====== Extract to read ======
As O'Connell's comment telegraphs, things were much worse this cycle. In Gartner's Q3 tally, Oracle's "by revenue" market share fell from 8.1% to 6.2%. More glaringly, Oracle dropped entirely off of the top 5 volume list. (They've been displaced by NEC.)
Ace In The Hole
So why I am so blithely sloughing over the sagging Sun server numbers? It's because building mostly commodity servers doesn't provide a long-term strategic advantage. Integrated offerings like Exadata do. (I use the phrase "mostly commodity," because I don't want to lump UltraSparc systems in the low-end bucket.)
Integrated offerings are the future, particularly when you're talking about a vendor with an enterprise software portfolio, which is trying to make a case for the high value of its product. That's even more important in a world where a second wave of commodity pressure has emerged on the apps front, via cloud and SaaS.
So far, Exadata is looking like a smart play, the pressure from IBM notwithstanding. (Actually, what IBM is doing further validates this area.) Earlier this year Ellison said the value of Exadata deals in the pipeline approached $1 billion. That was in June, so if things remain on track, Oracle's optimized systems sales will presumably make up for much of the revenue lost by the drop in commodity servers.
There's also a technical advantage attendant to Exadata. Integrated and optimized systems have a spillover effect in that they support the more rapid advance of compute platforms than would otherwise occur in a grind-it-out commodity market.
====== Data provided ======
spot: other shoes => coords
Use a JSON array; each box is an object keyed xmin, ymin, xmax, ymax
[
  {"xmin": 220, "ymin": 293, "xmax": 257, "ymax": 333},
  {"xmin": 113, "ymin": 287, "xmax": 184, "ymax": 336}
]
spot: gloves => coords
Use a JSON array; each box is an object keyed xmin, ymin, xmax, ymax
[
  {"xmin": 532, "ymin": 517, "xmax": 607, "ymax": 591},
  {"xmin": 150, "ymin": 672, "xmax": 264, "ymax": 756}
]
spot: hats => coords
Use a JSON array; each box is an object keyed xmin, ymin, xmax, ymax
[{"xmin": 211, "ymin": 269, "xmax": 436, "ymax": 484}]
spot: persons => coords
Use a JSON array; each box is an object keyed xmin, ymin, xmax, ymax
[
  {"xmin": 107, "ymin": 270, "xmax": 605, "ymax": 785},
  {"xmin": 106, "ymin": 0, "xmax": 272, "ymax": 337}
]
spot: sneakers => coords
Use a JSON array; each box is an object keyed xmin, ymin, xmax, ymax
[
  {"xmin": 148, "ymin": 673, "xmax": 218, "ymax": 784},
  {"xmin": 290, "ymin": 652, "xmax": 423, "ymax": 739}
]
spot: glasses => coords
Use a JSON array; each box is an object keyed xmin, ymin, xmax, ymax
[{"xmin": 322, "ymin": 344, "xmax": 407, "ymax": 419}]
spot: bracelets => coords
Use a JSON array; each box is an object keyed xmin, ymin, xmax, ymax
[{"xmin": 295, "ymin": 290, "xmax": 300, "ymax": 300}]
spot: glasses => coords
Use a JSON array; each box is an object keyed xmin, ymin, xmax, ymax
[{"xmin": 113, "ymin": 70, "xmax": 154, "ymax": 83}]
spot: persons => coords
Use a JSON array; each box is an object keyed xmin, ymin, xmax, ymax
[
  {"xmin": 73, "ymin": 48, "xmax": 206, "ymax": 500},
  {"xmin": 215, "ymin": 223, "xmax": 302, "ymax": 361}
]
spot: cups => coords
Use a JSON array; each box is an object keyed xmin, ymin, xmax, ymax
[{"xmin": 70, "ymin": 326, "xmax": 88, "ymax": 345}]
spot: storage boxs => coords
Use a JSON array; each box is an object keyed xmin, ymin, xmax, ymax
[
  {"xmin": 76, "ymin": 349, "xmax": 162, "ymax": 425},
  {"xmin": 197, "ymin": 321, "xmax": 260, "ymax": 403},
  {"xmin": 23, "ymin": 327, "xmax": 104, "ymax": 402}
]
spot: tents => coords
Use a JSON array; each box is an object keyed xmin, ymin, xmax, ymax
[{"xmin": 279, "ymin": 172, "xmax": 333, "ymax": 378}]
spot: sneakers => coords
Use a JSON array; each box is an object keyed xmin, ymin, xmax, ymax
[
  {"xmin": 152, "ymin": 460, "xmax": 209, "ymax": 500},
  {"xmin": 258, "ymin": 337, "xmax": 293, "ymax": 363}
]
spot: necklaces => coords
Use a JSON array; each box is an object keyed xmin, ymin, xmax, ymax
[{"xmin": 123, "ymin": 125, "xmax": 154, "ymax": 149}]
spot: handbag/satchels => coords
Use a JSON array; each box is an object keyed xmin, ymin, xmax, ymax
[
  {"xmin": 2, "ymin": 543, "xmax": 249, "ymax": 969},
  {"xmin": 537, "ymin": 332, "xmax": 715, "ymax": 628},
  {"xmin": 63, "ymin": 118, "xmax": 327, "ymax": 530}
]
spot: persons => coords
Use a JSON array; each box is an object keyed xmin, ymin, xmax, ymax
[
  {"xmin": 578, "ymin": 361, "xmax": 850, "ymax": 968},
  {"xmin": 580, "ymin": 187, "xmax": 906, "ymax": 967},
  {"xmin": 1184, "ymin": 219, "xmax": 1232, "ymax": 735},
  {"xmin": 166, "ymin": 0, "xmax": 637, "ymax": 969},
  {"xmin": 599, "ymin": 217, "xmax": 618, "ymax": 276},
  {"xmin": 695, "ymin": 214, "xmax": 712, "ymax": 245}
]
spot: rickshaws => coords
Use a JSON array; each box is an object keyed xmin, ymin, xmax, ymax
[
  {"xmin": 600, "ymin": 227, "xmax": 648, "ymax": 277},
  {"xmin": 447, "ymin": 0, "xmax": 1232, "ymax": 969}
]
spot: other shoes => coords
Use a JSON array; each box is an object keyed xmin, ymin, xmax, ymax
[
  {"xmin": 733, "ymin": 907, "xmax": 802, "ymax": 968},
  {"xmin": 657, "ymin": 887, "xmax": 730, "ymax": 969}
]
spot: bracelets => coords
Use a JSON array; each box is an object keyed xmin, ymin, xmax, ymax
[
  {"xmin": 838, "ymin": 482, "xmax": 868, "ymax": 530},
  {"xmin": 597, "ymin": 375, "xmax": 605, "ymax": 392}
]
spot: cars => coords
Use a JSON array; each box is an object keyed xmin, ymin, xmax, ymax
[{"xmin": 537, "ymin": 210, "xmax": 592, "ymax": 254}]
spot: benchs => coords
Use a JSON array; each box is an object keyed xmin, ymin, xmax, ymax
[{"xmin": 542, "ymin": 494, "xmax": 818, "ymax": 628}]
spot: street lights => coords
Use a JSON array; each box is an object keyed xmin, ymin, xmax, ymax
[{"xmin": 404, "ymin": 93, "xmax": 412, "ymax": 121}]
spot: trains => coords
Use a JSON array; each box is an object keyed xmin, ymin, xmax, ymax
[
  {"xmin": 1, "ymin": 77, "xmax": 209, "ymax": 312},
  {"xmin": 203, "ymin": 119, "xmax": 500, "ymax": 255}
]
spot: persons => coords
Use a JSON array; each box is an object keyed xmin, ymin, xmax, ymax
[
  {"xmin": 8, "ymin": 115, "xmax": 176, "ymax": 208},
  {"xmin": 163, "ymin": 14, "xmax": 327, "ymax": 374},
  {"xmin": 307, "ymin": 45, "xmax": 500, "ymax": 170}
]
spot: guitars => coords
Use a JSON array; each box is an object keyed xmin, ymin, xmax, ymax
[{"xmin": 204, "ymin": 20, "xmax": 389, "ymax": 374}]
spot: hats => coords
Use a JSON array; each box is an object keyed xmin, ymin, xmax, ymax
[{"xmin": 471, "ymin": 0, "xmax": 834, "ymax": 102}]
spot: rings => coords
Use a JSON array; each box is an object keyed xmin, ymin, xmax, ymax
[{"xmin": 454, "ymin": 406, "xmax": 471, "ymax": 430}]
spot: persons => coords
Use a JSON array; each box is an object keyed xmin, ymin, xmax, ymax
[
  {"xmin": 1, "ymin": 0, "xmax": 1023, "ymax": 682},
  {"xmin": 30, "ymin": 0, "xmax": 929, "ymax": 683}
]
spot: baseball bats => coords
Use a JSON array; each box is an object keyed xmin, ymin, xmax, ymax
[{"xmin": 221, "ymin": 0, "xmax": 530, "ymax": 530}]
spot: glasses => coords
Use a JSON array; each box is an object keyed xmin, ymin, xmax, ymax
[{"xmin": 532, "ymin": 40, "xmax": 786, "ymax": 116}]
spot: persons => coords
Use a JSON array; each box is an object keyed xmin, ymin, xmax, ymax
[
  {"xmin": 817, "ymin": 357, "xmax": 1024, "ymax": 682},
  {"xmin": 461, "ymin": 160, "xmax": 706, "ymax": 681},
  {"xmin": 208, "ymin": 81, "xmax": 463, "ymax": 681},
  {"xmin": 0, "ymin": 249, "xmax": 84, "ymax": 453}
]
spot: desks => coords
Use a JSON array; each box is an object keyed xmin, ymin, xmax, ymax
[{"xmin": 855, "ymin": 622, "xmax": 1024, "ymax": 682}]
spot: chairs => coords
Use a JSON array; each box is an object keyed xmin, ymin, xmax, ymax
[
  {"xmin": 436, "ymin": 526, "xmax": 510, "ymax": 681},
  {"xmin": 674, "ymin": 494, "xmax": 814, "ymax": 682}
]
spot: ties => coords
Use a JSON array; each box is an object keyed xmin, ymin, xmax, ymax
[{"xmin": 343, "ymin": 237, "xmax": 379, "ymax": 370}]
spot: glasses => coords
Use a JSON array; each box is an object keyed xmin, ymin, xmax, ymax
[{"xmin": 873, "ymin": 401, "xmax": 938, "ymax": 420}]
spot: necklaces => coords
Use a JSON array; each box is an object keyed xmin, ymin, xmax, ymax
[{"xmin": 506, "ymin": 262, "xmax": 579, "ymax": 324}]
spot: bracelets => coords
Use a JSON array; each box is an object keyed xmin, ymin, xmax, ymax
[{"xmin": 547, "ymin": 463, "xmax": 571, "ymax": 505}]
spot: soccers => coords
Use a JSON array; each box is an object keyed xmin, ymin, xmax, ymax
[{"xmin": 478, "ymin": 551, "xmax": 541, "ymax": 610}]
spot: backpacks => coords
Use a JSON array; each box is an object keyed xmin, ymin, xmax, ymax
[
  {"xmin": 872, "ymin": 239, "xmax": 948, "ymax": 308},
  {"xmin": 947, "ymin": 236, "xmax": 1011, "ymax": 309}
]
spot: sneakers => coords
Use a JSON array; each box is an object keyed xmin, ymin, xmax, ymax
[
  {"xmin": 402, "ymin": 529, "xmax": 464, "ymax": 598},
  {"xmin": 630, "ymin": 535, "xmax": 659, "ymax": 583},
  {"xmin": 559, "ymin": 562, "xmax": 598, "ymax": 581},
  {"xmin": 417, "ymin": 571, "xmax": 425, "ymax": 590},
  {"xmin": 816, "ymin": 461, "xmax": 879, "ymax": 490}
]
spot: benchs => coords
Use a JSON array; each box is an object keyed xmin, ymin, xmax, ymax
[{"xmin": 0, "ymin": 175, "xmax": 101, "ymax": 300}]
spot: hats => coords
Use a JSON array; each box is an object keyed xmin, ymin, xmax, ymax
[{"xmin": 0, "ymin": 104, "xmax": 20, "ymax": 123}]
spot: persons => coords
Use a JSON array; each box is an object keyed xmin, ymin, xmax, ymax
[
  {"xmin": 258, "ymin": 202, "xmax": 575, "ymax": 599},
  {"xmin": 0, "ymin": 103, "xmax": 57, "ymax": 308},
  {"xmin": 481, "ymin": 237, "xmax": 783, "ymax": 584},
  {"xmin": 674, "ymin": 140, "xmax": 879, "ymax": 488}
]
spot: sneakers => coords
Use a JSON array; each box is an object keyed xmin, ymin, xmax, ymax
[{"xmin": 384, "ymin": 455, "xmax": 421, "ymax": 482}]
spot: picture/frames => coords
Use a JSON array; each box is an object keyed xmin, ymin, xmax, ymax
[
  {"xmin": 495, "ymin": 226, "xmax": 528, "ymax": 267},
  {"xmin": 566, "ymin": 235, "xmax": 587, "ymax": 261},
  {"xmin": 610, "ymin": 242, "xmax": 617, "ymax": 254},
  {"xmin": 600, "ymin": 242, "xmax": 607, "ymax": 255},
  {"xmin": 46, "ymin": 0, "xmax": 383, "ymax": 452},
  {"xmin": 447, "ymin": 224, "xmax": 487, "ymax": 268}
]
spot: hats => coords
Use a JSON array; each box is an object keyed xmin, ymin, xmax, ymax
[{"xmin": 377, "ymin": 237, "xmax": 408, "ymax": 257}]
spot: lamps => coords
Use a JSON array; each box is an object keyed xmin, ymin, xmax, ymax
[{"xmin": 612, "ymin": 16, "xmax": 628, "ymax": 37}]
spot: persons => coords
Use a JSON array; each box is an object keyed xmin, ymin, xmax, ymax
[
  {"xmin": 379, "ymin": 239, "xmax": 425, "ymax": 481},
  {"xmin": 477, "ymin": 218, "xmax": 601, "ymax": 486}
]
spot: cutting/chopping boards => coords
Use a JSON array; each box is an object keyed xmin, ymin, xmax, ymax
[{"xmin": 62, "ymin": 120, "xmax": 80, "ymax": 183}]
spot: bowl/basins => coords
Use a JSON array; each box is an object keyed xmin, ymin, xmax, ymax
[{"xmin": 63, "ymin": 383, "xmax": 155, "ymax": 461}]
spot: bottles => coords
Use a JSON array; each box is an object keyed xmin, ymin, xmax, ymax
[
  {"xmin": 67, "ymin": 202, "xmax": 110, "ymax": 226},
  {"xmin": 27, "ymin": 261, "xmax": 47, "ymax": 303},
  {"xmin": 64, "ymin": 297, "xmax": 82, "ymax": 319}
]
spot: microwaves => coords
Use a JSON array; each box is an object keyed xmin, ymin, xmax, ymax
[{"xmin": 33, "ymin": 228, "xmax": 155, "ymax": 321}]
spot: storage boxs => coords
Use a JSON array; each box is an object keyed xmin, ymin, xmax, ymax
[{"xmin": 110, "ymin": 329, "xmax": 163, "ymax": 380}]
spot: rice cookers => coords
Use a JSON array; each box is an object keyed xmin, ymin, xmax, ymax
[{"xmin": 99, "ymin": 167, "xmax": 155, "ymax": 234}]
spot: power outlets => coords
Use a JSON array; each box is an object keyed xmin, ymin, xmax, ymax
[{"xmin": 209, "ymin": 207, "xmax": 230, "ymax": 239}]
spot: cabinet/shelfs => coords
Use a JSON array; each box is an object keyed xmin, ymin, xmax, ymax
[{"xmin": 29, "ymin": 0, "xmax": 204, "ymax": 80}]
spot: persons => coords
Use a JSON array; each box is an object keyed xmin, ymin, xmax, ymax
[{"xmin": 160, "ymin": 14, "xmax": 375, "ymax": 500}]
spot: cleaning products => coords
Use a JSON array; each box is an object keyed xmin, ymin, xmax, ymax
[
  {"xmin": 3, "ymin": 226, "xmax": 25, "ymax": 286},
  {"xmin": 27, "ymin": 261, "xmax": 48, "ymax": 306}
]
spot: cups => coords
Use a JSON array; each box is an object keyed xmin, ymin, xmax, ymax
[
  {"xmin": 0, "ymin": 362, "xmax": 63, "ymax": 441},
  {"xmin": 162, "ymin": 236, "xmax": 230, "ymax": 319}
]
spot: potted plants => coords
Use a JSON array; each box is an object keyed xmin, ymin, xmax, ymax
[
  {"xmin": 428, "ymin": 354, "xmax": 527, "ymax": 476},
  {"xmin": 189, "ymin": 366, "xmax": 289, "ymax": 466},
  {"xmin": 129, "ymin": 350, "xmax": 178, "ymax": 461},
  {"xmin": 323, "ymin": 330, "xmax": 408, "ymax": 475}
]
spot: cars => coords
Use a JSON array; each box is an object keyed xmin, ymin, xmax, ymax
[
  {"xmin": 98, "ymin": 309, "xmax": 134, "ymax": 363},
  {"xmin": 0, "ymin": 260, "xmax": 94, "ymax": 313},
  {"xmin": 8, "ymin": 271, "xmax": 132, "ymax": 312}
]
======
◆ **Explore the material**
1. Copy the stretch of the Oracle server article from "Integrated offerings are" through "in commodity servers.".
2. According to the Oracle server article, how much did Oracle's "by revenue" market share fall in Gartner's Q3 tally?
3. Continue the article on Oracle's servers and Exadata from where it stops.
These entries were taken from a different source.

◆ **Answers to this exercise**
1.
Integrated offerings are the future, particularly when you're talking about a vendor with an enterprise software portfolio, which is trying to make a case for the high value of its product. That's even more important in a world where a second wave of commodity pressure has emerged on the apps front, via cloud and SaaS.
So far, Exadata is looking like a smart play, the pressure from IBM notwithstanding. (Actually, what IBM is doing further validates this area.) Earlier this year Ellison said the value of Exadata deals in the pipeline approached $1 billion. That was in June, so if things remain on track, Oracle's optimized systems sales will presumably make up for much of the revenue lost by the drop in commodity servers.

2. It fell from 8.1% to 6.2%.

3.
I got some perspective on this earlier this year when I talked with John Fowler, Oracle's executive vice president of systems. He talked about some of the internal optimizations being designed into Exadata, aimed at reducing latency (the amount of time needed to access data): "What we did with Exadata is design a set of flash components, which became part of the storage server, that get used by the partitioned database query engine. . . With Exadata, we've a constructed a completely integrated appliance where we put together storage, Infiniband fabric, and servers together with the software. We've designed the storage of Exadata so a portion of the database queries are actually executed on the storage side. In fact, [we've] partitioned some of the database and put it on the storage side. So this is a complete holistic design."
Now, it's true that focusing on decreased storage latency isn't unique to optimized systems; regular servers are taking this approach, too. Still, I do believe that the high-performance patina surrounding integrated platforms drives this stuff forward very rapidly.
I also don't want to pretend that Exadata makes everything smooth sailing for Oracle on the business front. As Global CIO guru Bob Evans relates in his latest column, IBM is going directly after Oracle customers in the market for integrated and optimized systems.
But this is a good battle, at least from the perspective of people who are interested in a scenario where advancing technology lifts all boats.
Of course, the danger in a shift towards integrated hardware-software platforms is that the server pendulum swings back from the commodity towards a market filled with what are effectively proprietary offerings. Good for vendors profits, not so good for customers' pocketbooks.
Heard From Hurd?
Finally, one prospective wild card in the equation is Mark Hurd, the new Oracle co-president who formerly ran HP. Hurd knows a lot about selling server hardware, having come over to Oracle from the server sales leader.
My thinking here is that Hurd, being an astute business operations manager, might resuscitate some of Oracle's lost commodity server volume. One can argue that Oracle is leaving money on the table simply because it's been neglecting a business which wasn't managed all that well to begin with. This is another way of saying that focusing on Exadata doesn't mean you have to let your lower end lapse.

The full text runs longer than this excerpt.